Rewrite the lines below as a numbered list, omitting any blank lines.

_SUPPLIED INFORMATION:_

══════

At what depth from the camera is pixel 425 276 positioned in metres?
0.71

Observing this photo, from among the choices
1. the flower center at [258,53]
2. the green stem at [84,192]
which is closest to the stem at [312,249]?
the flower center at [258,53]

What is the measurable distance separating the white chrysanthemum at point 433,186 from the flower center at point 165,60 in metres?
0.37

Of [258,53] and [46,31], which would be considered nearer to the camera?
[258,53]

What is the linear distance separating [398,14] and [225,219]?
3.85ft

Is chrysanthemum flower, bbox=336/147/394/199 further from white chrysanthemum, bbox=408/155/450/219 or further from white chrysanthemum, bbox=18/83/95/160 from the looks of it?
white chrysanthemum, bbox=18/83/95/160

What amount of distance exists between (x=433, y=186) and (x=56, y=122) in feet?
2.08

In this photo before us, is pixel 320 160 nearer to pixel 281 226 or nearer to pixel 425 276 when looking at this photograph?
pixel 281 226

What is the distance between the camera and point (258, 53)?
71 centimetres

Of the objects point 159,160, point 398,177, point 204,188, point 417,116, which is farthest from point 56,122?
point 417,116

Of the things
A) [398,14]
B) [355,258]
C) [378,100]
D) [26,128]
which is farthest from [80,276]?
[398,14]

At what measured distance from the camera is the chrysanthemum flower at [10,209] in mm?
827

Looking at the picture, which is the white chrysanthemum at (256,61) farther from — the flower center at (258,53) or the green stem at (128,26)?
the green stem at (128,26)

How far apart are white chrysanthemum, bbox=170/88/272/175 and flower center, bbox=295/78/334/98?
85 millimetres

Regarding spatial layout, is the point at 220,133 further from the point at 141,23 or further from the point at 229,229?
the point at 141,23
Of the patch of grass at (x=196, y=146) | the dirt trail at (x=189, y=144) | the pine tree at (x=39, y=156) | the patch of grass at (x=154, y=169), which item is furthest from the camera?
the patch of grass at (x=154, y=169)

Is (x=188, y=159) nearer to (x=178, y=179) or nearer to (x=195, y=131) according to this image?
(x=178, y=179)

══════

_TASK RESPONSE:_
1. At what depth from the camera is pixel 425 276 positioned in metres?
2. 0.71
3. Observing this photo, from among the choices
4. 1. the flower center at [258,53]
5. 2. the green stem at [84,192]
6. which is closest to the stem at [312,249]?
7. the flower center at [258,53]
8. What is the measurable distance separating the white chrysanthemum at point 433,186 from the flower center at point 165,60 in metres?
9. 0.37
10. Of [258,53] and [46,31], which would be considered nearer to the camera?
11. [258,53]
12. What is the linear distance separating [398,14] and [225,219]?
13. 3.85ft
14. Is chrysanthemum flower, bbox=336/147/394/199 further from white chrysanthemum, bbox=408/155/450/219 or further from white chrysanthemum, bbox=18/83/95/160 from the looks of it?
15. white chrysanthemum, bbox=18/83/95/160
16. What amount of distance exists between (x=433, y=186) and (x=56, y=122) in feet?
17. 2.08
18. In this photo before us, is pixel 320 160 nearer to pixel 281 226 or nearer to pixel 425 276 when looking at this photograph?
19. pixel 281 226
20. What is the distance between the camera and point (258, 53)?
21. 71 centimetres
22. Of the objects point 159,160, point 398,177, point 204,188, point 417,116, which is farthest from point 56,122?
23. point 417,116
24. Of the things
25. A) [398,14]
26. B) [355,258]
27. C) [378,100]
28. D) [26,128]
29. which is farthest from [80,276]?
30. [398,14]
31. At what measured distance from the camera is the chrysanthemum flower at [10,209] in mm?
32. 827
33. Looking at the picture, which is the white chrysanthemum at (256,61) farther from — the flower center at (258,53) or the green stem at (128,26)?
34. the green stem at (128,26)
35. How far apart are white chrysanthemum, bbox=170/88/272/175 and flower center, bbox=295/78/334/98?
36. 85 millimetres
37. Regarding spatial layout, is the point at 220,133 further from the point at 141,23 or further from the point at 229,229?
38. the point at 141,23
39. Of the patch of grass at (x=196, y=146) | the dirt trail at (x=189, y=144) | the pine tree at (x=39, y=156) | the patch of grass at (x=154, y=169), which item is furthest from the camera?
40. the patch of grass at (x=154, y=169)
41. Is (x=188, y=159) nearer to (x=178, y=179) or nearer to (x=195, y=131) according to this image?
42. (x=178, y=179)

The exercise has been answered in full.